WHAT THIS TASK INVOLVES:
The records below need retyping in full; give them again exactly.

::: LISTED RECORDS

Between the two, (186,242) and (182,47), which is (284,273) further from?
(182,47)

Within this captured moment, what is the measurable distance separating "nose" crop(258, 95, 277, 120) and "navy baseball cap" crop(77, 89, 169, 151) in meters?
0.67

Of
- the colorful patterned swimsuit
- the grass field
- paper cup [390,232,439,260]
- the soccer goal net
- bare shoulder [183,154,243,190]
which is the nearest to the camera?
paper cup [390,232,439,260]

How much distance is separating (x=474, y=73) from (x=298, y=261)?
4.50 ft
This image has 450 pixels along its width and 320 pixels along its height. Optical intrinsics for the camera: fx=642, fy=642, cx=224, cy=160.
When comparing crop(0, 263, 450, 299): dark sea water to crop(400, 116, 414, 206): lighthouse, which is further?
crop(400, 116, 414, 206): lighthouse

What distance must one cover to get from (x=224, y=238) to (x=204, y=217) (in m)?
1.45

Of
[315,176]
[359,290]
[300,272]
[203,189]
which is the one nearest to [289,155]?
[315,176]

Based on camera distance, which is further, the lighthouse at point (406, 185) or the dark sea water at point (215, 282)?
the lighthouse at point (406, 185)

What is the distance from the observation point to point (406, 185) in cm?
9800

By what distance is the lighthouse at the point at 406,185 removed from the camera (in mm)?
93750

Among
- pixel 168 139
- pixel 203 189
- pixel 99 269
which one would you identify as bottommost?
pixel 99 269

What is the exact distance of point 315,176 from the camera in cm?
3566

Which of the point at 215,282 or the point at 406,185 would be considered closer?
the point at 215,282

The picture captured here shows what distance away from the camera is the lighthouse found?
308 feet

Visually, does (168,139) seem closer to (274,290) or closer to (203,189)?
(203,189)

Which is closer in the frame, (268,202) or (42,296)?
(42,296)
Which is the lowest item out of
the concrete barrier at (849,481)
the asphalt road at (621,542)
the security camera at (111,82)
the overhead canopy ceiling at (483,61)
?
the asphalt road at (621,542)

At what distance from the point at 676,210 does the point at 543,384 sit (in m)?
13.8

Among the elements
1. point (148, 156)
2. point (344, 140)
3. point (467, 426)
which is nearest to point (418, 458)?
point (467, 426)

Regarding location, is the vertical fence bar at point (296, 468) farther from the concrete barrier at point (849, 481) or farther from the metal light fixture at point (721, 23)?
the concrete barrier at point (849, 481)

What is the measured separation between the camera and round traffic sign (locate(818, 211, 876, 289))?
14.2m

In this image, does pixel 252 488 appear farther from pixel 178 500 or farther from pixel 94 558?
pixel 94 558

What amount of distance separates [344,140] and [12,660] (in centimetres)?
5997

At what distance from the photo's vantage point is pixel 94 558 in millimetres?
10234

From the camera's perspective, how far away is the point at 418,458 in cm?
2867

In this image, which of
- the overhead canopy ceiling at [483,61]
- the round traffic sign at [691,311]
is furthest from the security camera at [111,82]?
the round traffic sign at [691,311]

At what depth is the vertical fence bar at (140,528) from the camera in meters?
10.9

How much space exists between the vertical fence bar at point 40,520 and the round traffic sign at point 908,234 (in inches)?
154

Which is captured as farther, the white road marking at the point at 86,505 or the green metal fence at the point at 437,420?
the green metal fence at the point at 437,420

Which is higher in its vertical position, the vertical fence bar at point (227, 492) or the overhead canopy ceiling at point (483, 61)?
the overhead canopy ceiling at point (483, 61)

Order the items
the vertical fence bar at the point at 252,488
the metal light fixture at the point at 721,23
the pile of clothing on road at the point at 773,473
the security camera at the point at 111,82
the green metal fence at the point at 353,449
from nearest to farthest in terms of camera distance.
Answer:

::::::

COMPLETE OUTPUT:
Between the two, (186,242) and (182,47), which is (284,273) further from?
(182,47)

Within this captured moment, what is the measurable distance separating "nose" crop(258, 95, 277, 120) and "navy baseball cap" crop(77, 89, 169, 151) in meters?
0.67

Of
- the colorful patterned swimsuit
- the grass field
- paper cup [390,232,439,260]
- the soccer goal net
- bare shoulder [183,154,243,190]
which is the nearest to the camera?
paper cup [390,232,439,260]

How much distance is separating (x=474, y=73) from (x=298, y=261)?
4.50 ft
This image has 450 pixels along its width and 320 pixels along its height. Optical intrinsics for the camera: fx=642, fy=642, cx=224, cy=160.
When comparing crop(0, 263, 450, 299): dark sea water to crop(400, 116, 414, 206): lighthouse, which is further?
crop(400, 116, 414, 206): lighthouse

What distance must one cover to get from (x=224, y=238) to (x=204, y=217) (in m)?
1.45

Of
[315,176]
[359,290]
[300,272]
[203,189]
which is the one nearest to [289,155]?
[315,176]

Based on camera distance, which is further, the lighthouse at point (406, 185) or the dark sea water at point (215, 282)?
the lighthouse at point (406, 185)

What is the distance from the observation point to point (406, 185) in cm?
9800

By what distance is the lighthouse at the point at 406,185 removed from the camera (in mm)?
93750

Among
- pixel 168 139
- pixel 203 189
- pixel 99 269
which one would you identify as bottommost?
pixel 99 269

What is the exact distance of point 315,176 from the camera in cm?
3566

Which of the point at 215,282 or the point at 406,185 would be considered closer?
the point at 215,282

The picture captured here shows what distance away from the camera is the lighthouse found?
308 feet

Visually, does (168,139) seem closer to (274,290) or closer to (203,189)?
(203,189)

Which is closer in the frame, (268,202) or (42,296)?
(42,296)
Which is the lowest item out of
the concrete barrier at (849,481)
the asphalt road at (621,542)
the security camera at (111,82)
the overhead canopy ceiling at (483,61)
?
the asphalt road at (621,542)

At what distance from the point at 676,210 does the point at 543,384 sit (in m)?
13.8

Among the elements
1. point (148, 156)
2. point (344, 140)
3. point (467, 426)
which is nearest to point (418, 458)?
point (467, 426)

Regarding location, is the vertical fence bar at point (296, 468) farther from the concrete barrier at point (849, 481) or farther from the metal light fixture at point (721, 23)?
the concrete barrier at point (849, 481)

What is the measured separation between the camera and round traffic sign (locate(818, 211, 876, 289))?
14.2m

In this image, does pixel 252 488 appear farther from pixel 178 500 or farther from pixel 94 558?
pixel 94 558

What amount of distance separates [344,140] and [12,660] (in centimetres)?
5997

At what distance from the photo's vantage point is pixel 94 558 in millimetres?
10234

From the camera's perspective, how far away is the point at 418,458 in cm?
2867

In this image, which of
- the overhead canopy ceiling at [483,61]
- the round traffic sign at [691,311]
is furthest from the security camera at [111,82]?
the round traffic sign at [691,311]

At what depth is the vertical fence bar at (140,528) from the camera in meters?
10.9

How much space exists between the vertical fence bar at point 40,520 and the round traffic sign at point 908,234 (in inches)?
154

Which is captured as farther, the white road marking at the point at 86,505 or the green metal fence at the point at 437,420?
the green metal fence at the point at 437,420

Which is higher in its vertical position, the vertical fence bar at point (227, 492) or the overhead canopy ceiling at point (483, 61)?
the overhead canopy ceiling at point (483, 61)

Order the items
the vertical fence bar at the point at 252,488
the metal light fixture at the point at 721,23
the pile of clothing on road at the point at 773,473
the security camera at the point at 111,82
the green metal fence at the point at 353,449
from nearest to farthest in terms of camera distance.
Answer:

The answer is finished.